Today’s Wonder of the Day was inspired by Anima. Anima Wonders, “Why is the Gobi Dessert called what it is?” Thanks for WONDERing with us, Anima!
What do you want to be when you grow up? Some of our Wonder Friends may want to become doctors or dentists. Others may seek to be the next President of the United States or astronaut that travels to the International Space Station.
Perhaps some of our Wonder Friends might be interested in traveling the world in search of ancient dinosaur fossils. Does that sound intriguing to you? Wouldn't it be fun to be part paleontologist, part explorer?
Where would you want to travel in search of fossils? Lush tropical jungles might be fun to explore. It would also be exciting to search deep in the heart of remote mountain ranges. How about a vast desert?

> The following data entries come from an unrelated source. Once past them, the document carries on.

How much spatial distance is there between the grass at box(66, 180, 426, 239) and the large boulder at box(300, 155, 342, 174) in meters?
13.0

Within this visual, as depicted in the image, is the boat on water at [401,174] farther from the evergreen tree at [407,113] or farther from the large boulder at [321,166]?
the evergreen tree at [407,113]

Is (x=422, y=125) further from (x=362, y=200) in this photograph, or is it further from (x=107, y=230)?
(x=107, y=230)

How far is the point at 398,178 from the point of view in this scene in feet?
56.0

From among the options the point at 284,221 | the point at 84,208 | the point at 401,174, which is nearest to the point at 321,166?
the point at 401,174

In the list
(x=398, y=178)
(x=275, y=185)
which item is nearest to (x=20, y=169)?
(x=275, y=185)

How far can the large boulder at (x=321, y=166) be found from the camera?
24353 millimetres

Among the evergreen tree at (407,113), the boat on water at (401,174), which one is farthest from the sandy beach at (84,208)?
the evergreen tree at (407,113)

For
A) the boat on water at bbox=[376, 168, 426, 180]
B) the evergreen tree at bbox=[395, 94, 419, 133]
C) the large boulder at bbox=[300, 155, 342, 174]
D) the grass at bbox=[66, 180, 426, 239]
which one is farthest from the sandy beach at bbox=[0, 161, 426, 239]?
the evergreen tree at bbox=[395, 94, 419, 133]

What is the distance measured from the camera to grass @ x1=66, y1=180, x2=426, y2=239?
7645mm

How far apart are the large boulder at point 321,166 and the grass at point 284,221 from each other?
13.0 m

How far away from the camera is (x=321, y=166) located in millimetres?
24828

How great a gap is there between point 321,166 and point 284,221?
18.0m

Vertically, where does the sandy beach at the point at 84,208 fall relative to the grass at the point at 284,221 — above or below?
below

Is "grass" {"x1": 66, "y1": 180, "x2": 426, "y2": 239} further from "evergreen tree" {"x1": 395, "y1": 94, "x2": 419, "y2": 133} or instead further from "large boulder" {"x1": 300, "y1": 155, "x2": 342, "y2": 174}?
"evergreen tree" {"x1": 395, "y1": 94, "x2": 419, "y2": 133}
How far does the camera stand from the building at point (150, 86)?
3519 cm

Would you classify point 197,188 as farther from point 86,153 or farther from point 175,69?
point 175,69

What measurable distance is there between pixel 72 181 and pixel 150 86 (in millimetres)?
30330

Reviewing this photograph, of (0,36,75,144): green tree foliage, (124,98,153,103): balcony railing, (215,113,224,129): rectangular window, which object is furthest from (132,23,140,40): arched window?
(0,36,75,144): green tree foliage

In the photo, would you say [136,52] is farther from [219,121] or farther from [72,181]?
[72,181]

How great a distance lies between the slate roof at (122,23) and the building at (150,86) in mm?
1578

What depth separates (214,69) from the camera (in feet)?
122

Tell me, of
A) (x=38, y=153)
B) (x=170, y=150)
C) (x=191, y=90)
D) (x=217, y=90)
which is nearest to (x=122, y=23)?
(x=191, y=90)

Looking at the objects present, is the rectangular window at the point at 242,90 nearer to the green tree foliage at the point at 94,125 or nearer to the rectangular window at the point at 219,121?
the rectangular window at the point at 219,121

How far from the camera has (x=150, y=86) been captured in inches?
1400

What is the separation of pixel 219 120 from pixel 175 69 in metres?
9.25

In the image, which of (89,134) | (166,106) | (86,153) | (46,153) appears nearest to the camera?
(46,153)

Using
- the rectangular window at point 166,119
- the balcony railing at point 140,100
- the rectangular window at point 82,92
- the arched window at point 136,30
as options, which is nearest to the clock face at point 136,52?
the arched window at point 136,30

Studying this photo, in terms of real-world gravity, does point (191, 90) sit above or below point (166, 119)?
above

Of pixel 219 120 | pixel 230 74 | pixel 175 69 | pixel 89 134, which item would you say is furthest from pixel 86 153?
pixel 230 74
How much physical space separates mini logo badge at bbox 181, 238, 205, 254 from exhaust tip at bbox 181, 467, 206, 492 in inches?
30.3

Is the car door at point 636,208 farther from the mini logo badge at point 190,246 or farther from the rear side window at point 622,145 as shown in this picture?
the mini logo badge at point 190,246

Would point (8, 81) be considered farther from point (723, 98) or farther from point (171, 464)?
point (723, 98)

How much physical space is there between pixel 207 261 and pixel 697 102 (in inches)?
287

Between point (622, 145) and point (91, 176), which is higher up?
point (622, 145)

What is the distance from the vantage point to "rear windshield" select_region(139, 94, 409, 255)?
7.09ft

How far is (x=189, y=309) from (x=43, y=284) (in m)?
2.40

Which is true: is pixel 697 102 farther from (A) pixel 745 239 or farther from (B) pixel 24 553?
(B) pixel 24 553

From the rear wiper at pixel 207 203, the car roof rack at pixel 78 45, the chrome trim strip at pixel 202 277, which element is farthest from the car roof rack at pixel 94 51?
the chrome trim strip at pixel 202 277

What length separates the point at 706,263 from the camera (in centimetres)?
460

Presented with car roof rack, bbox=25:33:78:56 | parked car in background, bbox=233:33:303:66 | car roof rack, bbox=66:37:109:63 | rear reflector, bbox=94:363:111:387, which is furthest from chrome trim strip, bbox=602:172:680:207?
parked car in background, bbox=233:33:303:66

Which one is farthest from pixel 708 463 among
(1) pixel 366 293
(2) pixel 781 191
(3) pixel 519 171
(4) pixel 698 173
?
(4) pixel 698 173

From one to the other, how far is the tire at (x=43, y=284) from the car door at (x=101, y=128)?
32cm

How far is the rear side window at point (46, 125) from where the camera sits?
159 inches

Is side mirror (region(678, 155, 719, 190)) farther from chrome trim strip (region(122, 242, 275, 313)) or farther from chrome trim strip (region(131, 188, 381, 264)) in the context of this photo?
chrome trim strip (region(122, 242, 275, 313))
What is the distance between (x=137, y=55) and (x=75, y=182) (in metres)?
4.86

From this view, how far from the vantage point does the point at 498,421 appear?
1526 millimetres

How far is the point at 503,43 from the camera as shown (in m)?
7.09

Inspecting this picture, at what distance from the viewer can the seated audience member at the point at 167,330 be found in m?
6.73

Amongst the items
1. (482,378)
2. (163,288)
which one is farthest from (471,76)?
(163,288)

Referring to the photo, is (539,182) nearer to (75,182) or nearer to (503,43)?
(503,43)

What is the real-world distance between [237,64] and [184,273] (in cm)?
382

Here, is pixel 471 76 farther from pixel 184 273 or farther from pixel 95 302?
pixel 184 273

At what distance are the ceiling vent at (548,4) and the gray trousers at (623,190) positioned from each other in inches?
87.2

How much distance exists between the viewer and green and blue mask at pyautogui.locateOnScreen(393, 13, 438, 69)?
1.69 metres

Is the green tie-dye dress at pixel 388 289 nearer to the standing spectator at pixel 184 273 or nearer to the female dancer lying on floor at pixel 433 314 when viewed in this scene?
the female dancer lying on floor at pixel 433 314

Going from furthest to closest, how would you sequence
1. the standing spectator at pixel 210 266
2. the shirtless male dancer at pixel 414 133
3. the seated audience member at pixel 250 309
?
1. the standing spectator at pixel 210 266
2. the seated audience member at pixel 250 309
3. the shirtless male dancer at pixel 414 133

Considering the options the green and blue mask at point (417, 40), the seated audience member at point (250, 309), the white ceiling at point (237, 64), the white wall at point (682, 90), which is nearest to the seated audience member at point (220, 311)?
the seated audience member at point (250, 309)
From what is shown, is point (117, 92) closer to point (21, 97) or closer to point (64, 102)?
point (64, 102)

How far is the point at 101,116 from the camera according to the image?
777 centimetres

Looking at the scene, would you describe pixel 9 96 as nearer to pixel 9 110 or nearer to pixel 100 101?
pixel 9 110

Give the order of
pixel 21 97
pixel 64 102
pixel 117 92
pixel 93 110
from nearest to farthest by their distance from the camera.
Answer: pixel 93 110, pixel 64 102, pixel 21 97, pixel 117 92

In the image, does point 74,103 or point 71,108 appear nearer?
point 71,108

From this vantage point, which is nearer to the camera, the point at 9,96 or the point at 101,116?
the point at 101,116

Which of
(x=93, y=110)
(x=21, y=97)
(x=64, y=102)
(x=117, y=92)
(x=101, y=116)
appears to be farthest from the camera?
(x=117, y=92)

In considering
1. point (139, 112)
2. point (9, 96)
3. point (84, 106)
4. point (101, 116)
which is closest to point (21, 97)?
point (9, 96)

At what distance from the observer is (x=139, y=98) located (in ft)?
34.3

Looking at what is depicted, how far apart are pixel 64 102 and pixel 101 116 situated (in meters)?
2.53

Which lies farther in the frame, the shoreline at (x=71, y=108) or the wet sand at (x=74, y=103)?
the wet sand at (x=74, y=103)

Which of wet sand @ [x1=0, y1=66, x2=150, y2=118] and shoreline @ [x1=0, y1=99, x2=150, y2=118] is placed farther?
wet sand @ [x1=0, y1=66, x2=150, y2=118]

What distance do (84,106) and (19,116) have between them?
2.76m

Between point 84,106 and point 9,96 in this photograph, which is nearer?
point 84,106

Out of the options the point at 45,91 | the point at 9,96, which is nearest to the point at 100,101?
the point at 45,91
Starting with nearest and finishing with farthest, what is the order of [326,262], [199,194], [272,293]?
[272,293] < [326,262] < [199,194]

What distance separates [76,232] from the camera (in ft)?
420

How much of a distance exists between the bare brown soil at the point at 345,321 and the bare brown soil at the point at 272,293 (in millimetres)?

Traipsing across a desert might not sound appealing. After all, wouldn't it be too hot? And what could you expect to find walking up and down endless sand dunes? Before you dismiss the desert, however, you might want to learn more about a huge desert that's a bit different than what usually comes to mind when you hear the word "desert."
The Gobi Desert stretches nearly 1,200 miles across the most remote part of Central Asia, including northern China and southern Mongolia. With an area of over half a million square miles, the Gobi Desert is the fifth largest desert in the world.
The Gobi Desert takes its name from the Mongolian word "gobi," which means large and dry. That's an apt description, because the Gobi Desert gets between two (in the west) to eight (in the northeast) inches of rain on average each year.
This lack of precipitation is what makes the area a desert. Its arid climate occurs because it sits in the rain shadow of the Himalayas. This massive mountain range blocks most moisture-filled clouds from reaching the Gobi Desert.
Unlike many deserts that are filled with sand dunes, the Gobi Desert consists of mostly firm, rocky terrain with relatively few sand dunes. The lack of sand doesn't make the Gobi Desert particularly inviting, though. The bare rock and sparse vegetation in the Gobi Desert makes it a harsh place to live.
In fact, humans avoided settling the area for thousands of years. In addition to harsh terrain, the weather can be severe and wildly different from season to season. The average temperature in winter can dip as low as -40º F, while summer days can routinely reach highs of over 110º F.
Today, the Gobi Desert remains sparsely populated with fewer than three people per square mile. Most inhabitants are nomadic and make a living by raising cattle. The Gobi Desert is also home to a variety of wildlife, including camels, gazelles, antelopes, gophers, marmots, and a variety of reptiles.
Long ago, however, the Gobi Desert was home to dinosaurs and a variety of large mammals. We know this thanks to the Central Asiatic Expeditions of the early 1920s led by explorer Roy Chapman Andrews.
Some people believe the fictional character Indiana Jones was based, in part, on the life of Roy Chapman Andrews. A naturalist and an author, Andrews led many important expeditions in connection with his work for the American Museum of Natural History.
Andrews is best known for the discoveries made on his third Central Asiatic Expedition. By pure chance, he got lost on the plains of the Gobi Desert. While trying to find directions to a military outpost, his photographer, John B. Shackelford, discovered fossil bones along a nearby cliff edge.
Those red sandstone cliffs, now commonly known as the Flaming Cliffs of Djadokhta, turned out to be a treasure trove of fossils of both dinosaurs and mammals. Among the famous finds were dinosaur eggs, previously-unknown species of dinosaurs, such as Protoceratops and Velociraptor, as well as a variety of large prehistoric mammals from the Cretaceous period.